Fella, Imad et les autres, le même combat Fella, la fille au fauteuil roulant, qui ouvre cette marche est enseignante de Français dans un Lycée d'un village lointain de la commune de Arbatache, dans la wilaya de Boumerdés. Il y a quelque semaine, elle et ses camarades ont été sauvagement tabassés par les forces de l'ordre à Alger, devant la Grande Poste alors qu'ils tentaient de se rassembler. Elle s'en est sortie avec une entorse au genou et une déchirure musculaire dans la jambe. «Je m'occuperai du policier qui m'a forcé à la chaise roulante après cette marche. Je suis déterminée et je sent sincèrement que nous sommes à mi-chemin de la régularisation », lance-t-elle avec beaucoup de tenacité. Pour elle, il n'est pas question de décrocher maintenant. «Nous avons parcouru la moitié du chemin grâce, également, aux soutiens des syndicats autonomes et surtout de la population des villages de la Soummam qui ne cessaient, le long du trajet, de nous fournir de l'eau, de la nourriture et des mots d'encouragement», reconnait-elle.Fella, qui est loin de sa maison, raconte les yeux larmoyants, des séquences de sa vie quotidienne, de celui de nombreux collègues au sein des établissements de l'éducation de la république. Elle résume : «La précarité de notre statut nous rend vulnérable. Certains responsables d'établissement n'hésitent pas à nous humilier. Ils nous font subir un traitement à part et pourtant, nous faisons exactement les mêmes tâches que les titulaires, voire plus !».

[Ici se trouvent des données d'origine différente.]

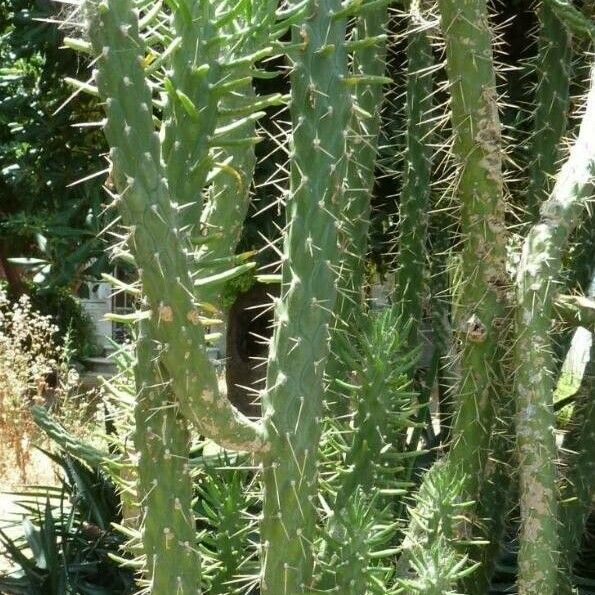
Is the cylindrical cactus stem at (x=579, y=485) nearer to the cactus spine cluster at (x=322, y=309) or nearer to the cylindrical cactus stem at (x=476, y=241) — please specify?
the cactus spine cluster at (x=322, y=309)

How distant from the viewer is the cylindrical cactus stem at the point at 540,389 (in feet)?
8.23

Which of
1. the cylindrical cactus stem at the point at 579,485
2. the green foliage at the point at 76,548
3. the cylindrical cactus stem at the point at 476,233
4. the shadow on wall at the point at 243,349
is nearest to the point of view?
the cylindrical cactus stem at the point at 476,233

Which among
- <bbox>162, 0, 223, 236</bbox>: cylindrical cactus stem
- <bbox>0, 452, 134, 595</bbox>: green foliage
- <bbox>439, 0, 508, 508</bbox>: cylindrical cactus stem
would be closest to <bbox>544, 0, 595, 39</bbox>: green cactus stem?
<bbox>439, 0, 508, 508</bbox>: cylindrical cactus stem

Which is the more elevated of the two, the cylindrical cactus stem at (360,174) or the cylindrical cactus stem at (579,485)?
the cylindrical cactus stem at (360,174)

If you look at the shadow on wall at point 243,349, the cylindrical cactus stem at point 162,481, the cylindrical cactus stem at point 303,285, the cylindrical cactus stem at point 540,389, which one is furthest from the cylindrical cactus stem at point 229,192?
the shadow on wall at point 243,349

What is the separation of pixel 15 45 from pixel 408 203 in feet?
7.96

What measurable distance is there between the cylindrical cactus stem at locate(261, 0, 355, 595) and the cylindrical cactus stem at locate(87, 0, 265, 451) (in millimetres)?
245

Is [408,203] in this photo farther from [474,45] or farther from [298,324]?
[298,324]

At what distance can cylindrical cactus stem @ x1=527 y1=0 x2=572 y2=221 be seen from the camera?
3.26 meters

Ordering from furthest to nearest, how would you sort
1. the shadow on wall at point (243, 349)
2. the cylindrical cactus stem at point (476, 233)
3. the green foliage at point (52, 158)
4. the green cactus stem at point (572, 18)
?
the shadow on wall at point (243, 349), the green foliage at point (52, 158), the green cactus stem at point (572, 18), the cylindrical cactus stem at point (476, 233)

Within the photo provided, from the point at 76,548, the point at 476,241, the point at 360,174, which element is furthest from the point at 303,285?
the point at 76,548

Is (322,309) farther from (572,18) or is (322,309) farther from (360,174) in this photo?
(572,18)

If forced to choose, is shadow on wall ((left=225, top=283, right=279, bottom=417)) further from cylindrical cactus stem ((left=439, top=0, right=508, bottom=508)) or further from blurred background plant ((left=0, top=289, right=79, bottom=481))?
cylindrical cactus stem ((left=439, top=0, right=508, bottom=508))

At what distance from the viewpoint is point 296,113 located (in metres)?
2.21
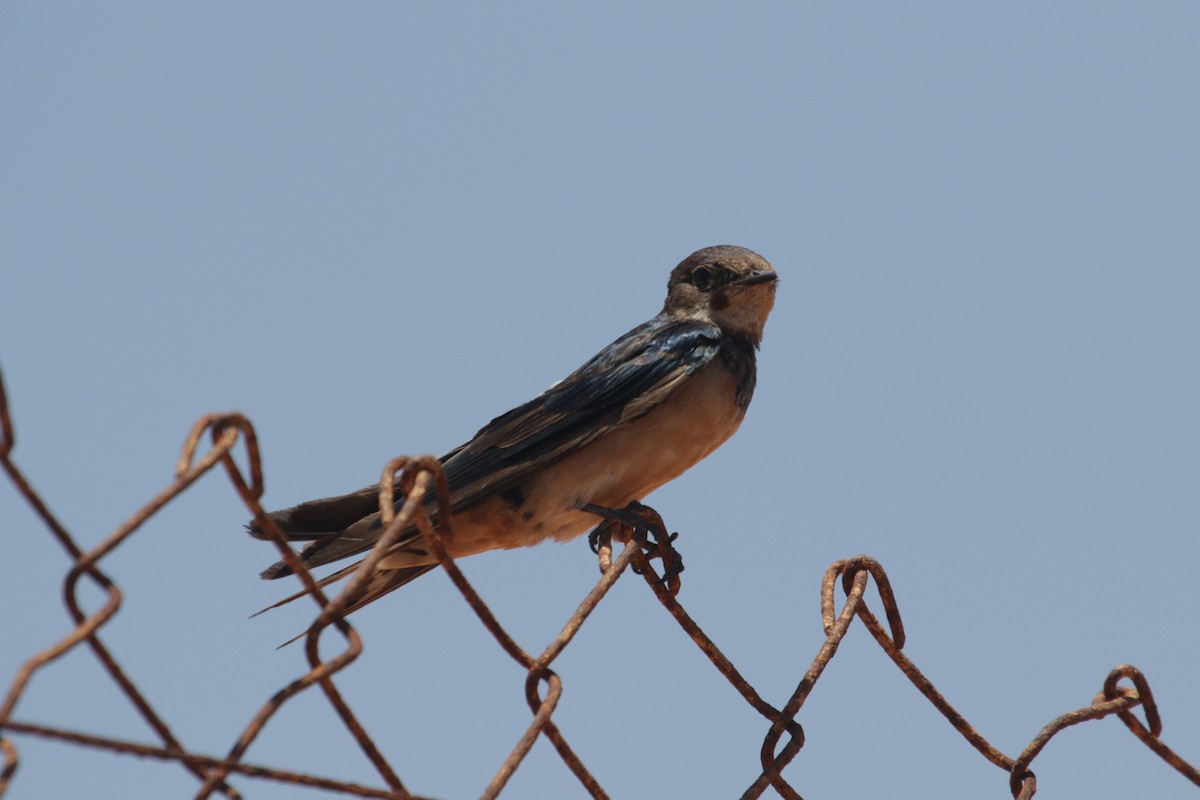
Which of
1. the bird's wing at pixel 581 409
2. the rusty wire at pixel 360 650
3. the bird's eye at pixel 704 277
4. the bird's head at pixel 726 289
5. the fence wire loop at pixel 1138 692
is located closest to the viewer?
the rusty wire at pixel 360 650

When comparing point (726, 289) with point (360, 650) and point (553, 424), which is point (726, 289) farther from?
point (360, 650)

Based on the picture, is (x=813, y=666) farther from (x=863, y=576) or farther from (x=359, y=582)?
(x=359, y=582)

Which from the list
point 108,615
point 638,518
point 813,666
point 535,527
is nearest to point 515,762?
point 108,615

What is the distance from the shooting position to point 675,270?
6.74 meters

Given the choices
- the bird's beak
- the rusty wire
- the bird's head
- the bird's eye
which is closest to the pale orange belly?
the bird's head

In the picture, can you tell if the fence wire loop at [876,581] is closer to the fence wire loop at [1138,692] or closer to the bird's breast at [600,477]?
the fence wire loop at [1138,692]

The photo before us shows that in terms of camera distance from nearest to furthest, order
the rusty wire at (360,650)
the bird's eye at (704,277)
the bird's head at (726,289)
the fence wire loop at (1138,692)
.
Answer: the rusty wire at (360,650)
the fence wire loop at (1138,692)
the bird's head at (726,289)
the bird's eye at (704,277)

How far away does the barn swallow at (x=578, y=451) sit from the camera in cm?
445

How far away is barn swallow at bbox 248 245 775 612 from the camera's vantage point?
4449mm

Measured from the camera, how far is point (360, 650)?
1945mm

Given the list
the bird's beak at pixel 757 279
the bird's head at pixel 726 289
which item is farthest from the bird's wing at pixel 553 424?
the bird's beak at pixel 757 279

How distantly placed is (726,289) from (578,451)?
144 centimetres

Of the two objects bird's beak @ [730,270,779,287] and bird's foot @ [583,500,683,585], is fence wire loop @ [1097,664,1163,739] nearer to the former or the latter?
bird's foot @ [583,500,683,585]

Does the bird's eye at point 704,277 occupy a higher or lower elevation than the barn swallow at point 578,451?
higher
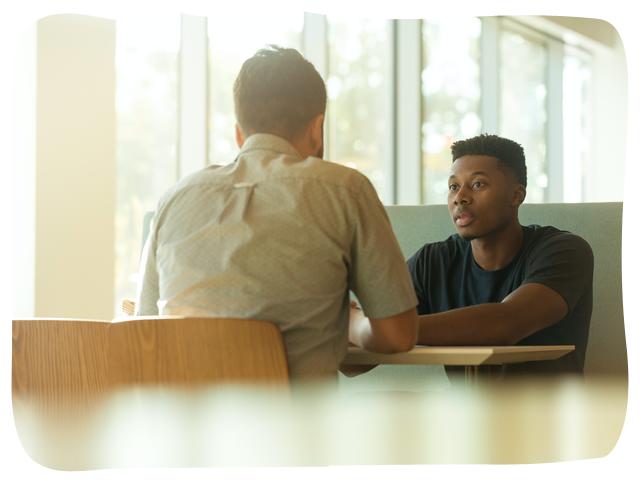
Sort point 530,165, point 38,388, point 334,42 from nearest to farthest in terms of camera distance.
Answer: point 38,388 < point 334,42 < point 530,165

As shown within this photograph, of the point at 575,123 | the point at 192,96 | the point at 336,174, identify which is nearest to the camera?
the point at 336,174

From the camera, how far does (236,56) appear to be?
1015mm

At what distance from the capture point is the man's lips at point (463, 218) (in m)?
1.21

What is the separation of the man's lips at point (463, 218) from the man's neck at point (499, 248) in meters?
0.03

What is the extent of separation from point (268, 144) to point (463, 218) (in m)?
0.34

Les «marcheurs» que nous avons interrogés sur la réaction de Mme la ministre de l'éducation, à l'issu de la rencontre avec la délégation des contractuels, ne semblent pas donner de l'importance à la sortie de la ministre. Imad est enseignant de science islamique dans un lycée à Oran. Ce patient du jour souffre d'entorse à la cheville. « S'il vous plait, ne prenez pas mon visage en photos», dira-t-il, attiré par le flash de l'appareil à photos. Car dit-il, «mes élèves ne savent pas que leur enseignant est… contractuel». Cela n'est pas étrange selon les enseignants contractuels interrogés à ce sujet. Ils estiment que «les élèves considèrent moins un contractuel, parce qu'ils se disent que nous sommes dans la précarité –ce qui n'est pas faux- et du coup, ils se rebellent et contestent notre autorité». Ce dernier pense que les problèmes que vivent les contractuels à travers le pays sont pratiquement les mêmes ; c'est ce sentiment d'être exploités qui les réunit aujourd'hui. Du même avis, Fella mise beaucoup sur la solidarité et l'union entre les enseignants pour que ce sacrifice ne soit pas vain.